Shep’s bark was more like the shout of an angry old gentlemen telling someone to mind his manners. “About time you got here,” Shep would seem to say. Or, “Stop that nonsense immediately.”
“Rrarhf!” said Shep now. It was exactly as if he had snapped, “Get back here at once!”
“Shep,” said Rolf slowly, “I’m in no mood for that today. Do you hear me?”
“Huroof!” said Shep.
“What’s wrong with you, anyway?”
“Rharf! Rharf rharuff!”
“Listen, I’m going down this trail whether you like it or not.”
“Rruff!”
“Then I’ll go by myself!”
“Rrarhr!”
“Suit yourself,” said Rolf, turning around and getting the bike started again. “Just go on and suit yourself!”
He rode off. After a few minutes, and a couple of bends of the trail, he caught a flicker of movement out of the corner of his eye and glanced down to see Shep once more pacing beside him.
“Mrrmp,” muttered Shep darkly, deep in his woolly throat. But he kept moving alongside the bike. Rolf felt a small twinge of guilt.
“I do things you want to do sometimes, don’t I?” Rolf demanded.
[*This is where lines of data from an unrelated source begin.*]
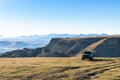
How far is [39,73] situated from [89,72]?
7.50 m

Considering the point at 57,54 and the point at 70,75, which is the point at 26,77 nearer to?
the point at 70,75

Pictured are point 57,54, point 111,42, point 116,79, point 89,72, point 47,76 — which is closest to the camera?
point 116,79

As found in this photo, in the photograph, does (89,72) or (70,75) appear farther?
(89,72)

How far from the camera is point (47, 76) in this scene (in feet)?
122

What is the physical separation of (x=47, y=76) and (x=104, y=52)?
502ft

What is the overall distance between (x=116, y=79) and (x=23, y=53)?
6349 inches

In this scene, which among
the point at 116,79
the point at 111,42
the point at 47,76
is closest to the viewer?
the point at 116,79

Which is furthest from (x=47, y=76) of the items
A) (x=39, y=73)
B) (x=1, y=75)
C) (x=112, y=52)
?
(x=112, y=52)

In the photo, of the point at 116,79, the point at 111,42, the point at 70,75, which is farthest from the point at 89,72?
the point at 111,42

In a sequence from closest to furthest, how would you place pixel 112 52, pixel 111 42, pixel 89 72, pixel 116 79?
1. pixel 116 79
2. pixel 89 72
3. pixel 112 52
4. pixel 111 42

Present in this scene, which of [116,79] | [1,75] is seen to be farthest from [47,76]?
[116,79]

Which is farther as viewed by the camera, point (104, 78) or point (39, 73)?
point (39, 73)

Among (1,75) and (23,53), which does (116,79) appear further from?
(23,53)

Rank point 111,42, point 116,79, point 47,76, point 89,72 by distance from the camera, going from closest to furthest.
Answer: point 116,79 < point 47,76 < point 89,72 < point 111,42
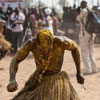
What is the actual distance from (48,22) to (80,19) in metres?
3.64

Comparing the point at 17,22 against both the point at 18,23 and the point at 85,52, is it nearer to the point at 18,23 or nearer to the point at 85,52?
the point at 18,23

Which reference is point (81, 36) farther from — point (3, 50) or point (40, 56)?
point (40, 56)

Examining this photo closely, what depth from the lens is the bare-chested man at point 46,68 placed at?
171 inches

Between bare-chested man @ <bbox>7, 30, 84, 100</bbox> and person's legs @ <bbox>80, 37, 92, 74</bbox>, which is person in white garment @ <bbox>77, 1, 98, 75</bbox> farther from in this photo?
bare-chested man @ <bbox>7, 30, 84, 100</bbox>

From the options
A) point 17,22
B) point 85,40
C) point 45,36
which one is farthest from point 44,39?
point 17,22

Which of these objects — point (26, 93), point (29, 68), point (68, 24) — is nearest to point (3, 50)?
point (29, 68)

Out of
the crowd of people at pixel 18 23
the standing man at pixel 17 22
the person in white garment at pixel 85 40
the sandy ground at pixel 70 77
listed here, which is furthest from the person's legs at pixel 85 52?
the standing man at pixel 17 22

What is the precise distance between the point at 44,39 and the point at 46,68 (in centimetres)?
43

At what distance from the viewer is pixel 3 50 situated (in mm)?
9883

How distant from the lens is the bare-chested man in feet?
14.2

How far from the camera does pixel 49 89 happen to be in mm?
4434

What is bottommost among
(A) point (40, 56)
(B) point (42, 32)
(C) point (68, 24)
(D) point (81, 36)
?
(C) point (68, 24)

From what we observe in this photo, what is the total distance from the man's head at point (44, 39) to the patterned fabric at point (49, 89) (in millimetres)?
439

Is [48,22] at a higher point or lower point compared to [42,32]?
lower
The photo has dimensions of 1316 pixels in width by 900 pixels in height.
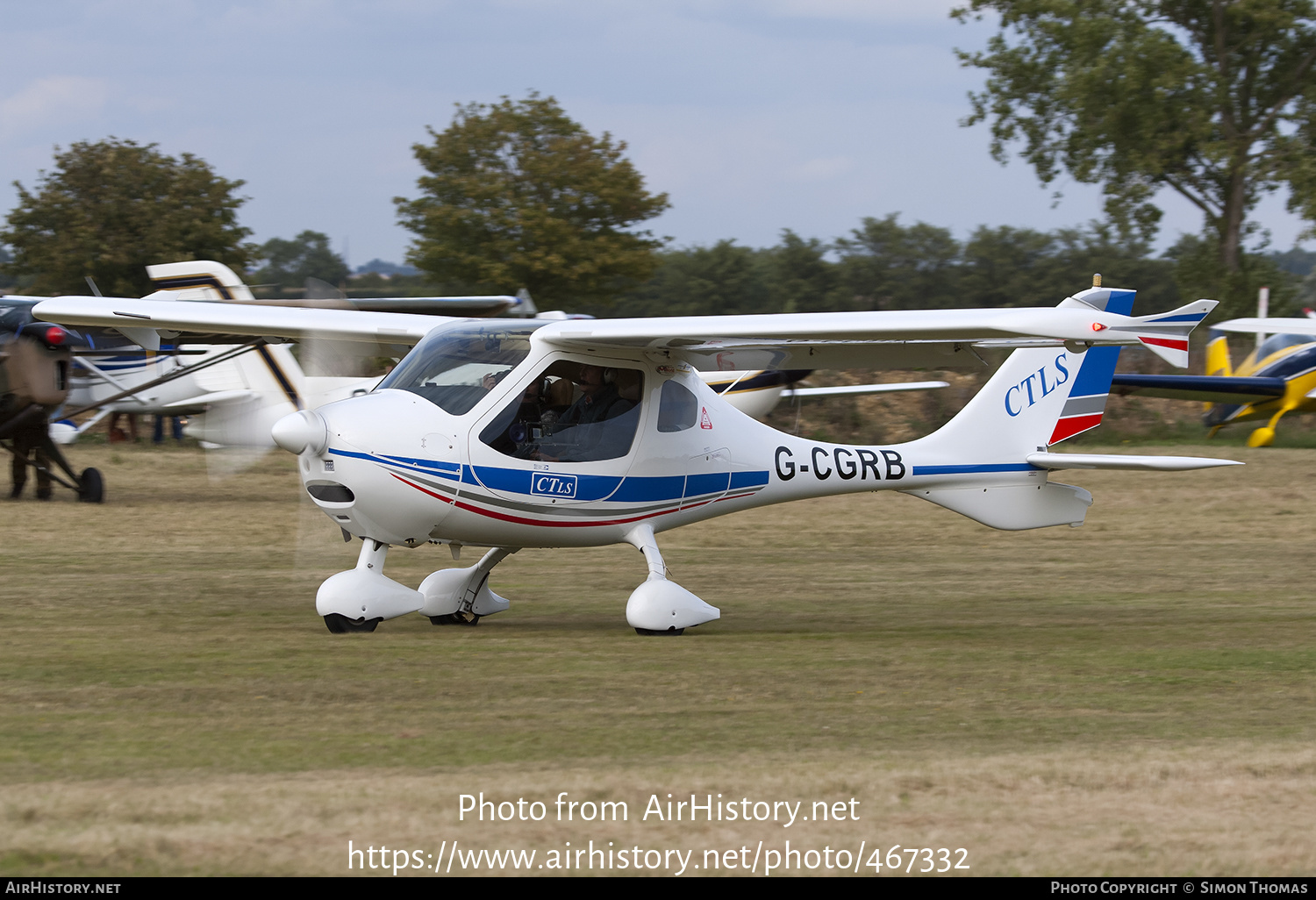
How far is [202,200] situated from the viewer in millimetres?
44844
Shep was silent now. He trotted along with his black nose in the air. Rolf shrugged and gave up. Shep’s reluctance to go down the trail was making Rolf all the more curious to see where it led. He must have been down this trail before, because he had roamed all over the trails in the Playalinda Beach area at one time or another. But just now he couldn’t remember when, or which way this particular trail led.
They were mounting a small rise to a sandy top. Nothing could be seen beyond the top of the rise except the hot blue sky. Under Rolf’s hard-pumping legs, the bicycle mounted to the crest and then pitched steeply down into a long dip.
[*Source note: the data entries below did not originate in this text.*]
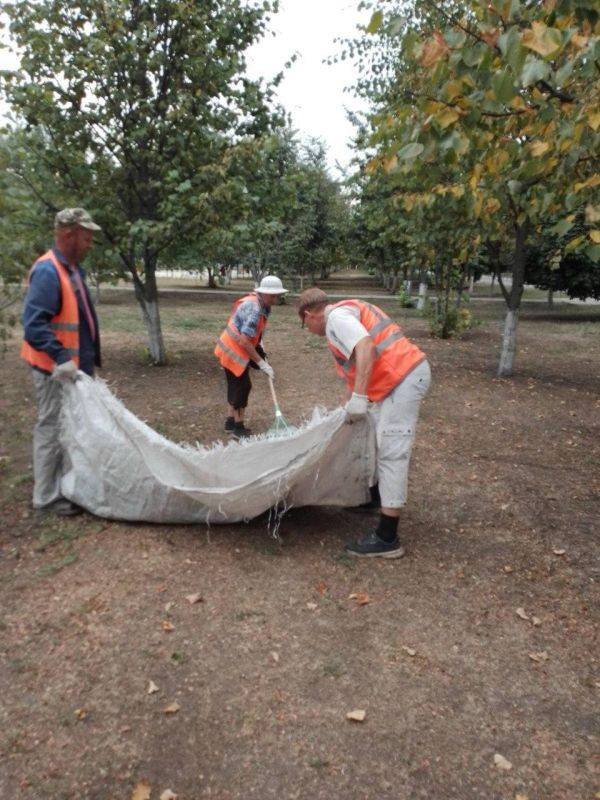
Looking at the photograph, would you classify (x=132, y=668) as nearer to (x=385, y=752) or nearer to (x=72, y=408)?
(x=385, y=752)

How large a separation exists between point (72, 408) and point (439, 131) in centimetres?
250

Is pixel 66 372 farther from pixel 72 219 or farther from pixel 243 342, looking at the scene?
pixel 243 342

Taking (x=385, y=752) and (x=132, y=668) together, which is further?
(x=132, y=668)

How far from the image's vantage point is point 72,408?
355 centimetres

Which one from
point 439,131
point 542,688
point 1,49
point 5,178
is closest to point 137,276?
point 5,178

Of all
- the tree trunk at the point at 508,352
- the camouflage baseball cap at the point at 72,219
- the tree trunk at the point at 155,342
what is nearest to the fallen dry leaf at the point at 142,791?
the camouflage baseball cap at the point at 72,219

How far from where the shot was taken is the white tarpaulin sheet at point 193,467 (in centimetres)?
334

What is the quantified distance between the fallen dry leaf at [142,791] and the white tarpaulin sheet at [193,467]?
4.91 feet

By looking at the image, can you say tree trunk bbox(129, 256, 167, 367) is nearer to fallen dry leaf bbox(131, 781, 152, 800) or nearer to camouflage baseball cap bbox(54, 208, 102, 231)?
camouflage baseball cap bbox(54, 208, 102, 231)

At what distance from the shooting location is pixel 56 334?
353 cm

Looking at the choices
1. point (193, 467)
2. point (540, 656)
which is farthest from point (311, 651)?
point (193, 467)

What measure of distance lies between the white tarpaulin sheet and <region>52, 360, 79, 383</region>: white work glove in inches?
1.8

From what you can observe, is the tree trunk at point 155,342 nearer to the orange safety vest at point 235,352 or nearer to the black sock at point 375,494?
the orange safety vest at point 235,352

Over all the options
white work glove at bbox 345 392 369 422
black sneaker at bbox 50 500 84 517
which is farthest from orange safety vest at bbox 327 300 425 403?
black sneaker at bbox 50 500 84 517
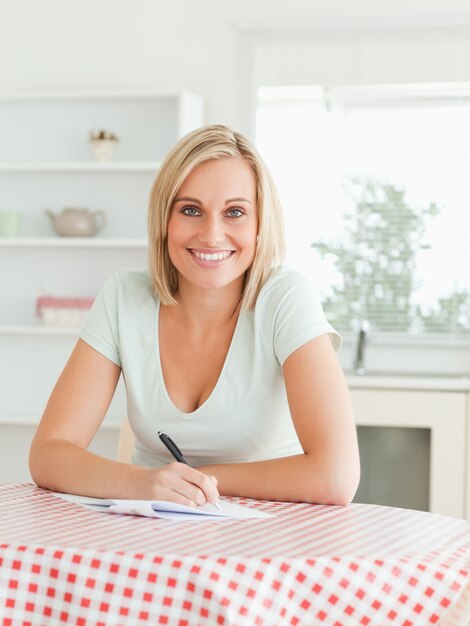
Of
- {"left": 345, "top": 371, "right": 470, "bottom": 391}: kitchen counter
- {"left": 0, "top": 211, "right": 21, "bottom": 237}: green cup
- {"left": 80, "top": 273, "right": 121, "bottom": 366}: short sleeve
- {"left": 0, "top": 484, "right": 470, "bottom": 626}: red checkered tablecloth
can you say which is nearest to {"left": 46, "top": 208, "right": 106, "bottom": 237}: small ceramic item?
{"left": 0, "top": 211, "right": 21, "bottom": 237}: green cup

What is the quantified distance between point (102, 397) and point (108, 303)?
19cm

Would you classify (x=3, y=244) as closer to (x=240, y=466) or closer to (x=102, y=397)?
(x=102, y=397)

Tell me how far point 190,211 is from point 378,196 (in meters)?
2.51

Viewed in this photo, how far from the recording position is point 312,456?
1.64 meters

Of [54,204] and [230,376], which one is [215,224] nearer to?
[230,376]

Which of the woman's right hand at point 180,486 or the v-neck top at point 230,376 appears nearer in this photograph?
the woman's right hand at point 180,486

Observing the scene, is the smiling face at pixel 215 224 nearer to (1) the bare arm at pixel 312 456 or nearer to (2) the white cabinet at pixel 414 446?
(1) the bare arm at pixel 312 456

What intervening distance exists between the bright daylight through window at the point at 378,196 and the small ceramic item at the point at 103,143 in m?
0.64

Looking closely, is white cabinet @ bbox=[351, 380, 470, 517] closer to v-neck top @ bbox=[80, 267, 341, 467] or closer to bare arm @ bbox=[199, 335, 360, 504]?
v-neck top @ bbox=[80, 267, 341, 467]

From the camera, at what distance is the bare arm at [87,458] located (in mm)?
1489

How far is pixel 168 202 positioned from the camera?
1921mm

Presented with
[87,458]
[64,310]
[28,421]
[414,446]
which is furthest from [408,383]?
[87,458]

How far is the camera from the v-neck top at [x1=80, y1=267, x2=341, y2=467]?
5.91 feet

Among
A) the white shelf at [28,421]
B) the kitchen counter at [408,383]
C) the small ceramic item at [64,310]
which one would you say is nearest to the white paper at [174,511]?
the kitchen counter at [408,383]
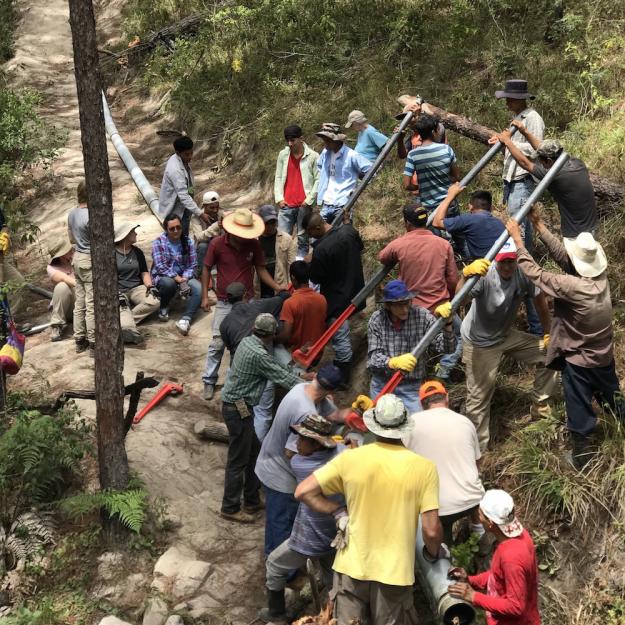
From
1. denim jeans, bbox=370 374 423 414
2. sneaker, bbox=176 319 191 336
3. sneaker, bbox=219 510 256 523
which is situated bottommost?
sneaker, bbox=176 319 191 336

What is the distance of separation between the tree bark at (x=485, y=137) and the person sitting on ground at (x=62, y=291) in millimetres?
5320

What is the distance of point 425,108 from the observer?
1008cm

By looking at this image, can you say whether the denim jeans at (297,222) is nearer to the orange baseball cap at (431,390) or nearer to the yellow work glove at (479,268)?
the yellow work glove at (479,268)

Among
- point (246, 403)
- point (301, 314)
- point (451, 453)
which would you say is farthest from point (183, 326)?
point (451, 453)

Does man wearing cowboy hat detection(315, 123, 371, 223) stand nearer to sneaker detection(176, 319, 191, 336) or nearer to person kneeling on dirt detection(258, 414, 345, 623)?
sneaker detection(176, 319, 191, 336)

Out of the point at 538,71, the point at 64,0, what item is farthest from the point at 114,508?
the point at 64,0

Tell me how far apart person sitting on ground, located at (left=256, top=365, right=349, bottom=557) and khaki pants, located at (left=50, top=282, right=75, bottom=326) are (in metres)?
5.34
Never saw this spot before! Rolf thought.
And it was just as the bike nosed downward that Shep reached up, clamped his teeth firmly on the ragged edge of the cut-off jeans just above Rolf’s knee, and dug all four paws solidly into the ground, putting on the brakes.
It was Rolf’s weak leg, the one he had hurt at the pool. The bike skidded wildly, crosswise off the path and started to fall over. Even so, it shouldn’t have fallen all the way, since Rolf was an experienced rider. He stuck out his leg to prop up the bike and stop the fall.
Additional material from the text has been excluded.